AIM OF THE EXERCISE: Copy each line below as written, but skip the pictures.

DATA BLOCK Start Marker

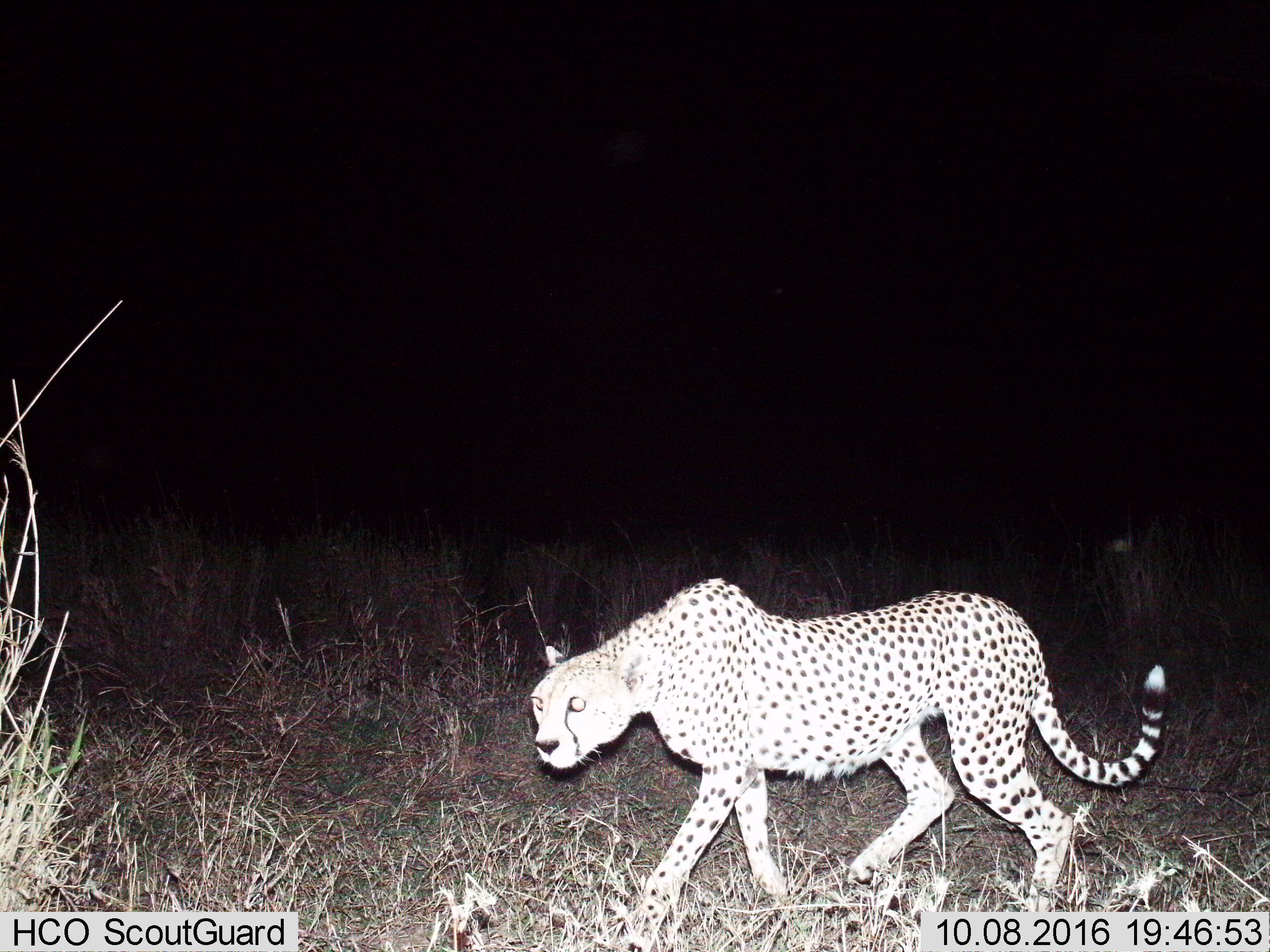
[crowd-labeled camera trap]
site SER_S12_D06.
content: unidentified animal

DATA BLOCK End Marker

SOLUTION FOR THIS TASK:
[crowd-labeled camera trap]
site SER_S12_D06.
content: unidentified animal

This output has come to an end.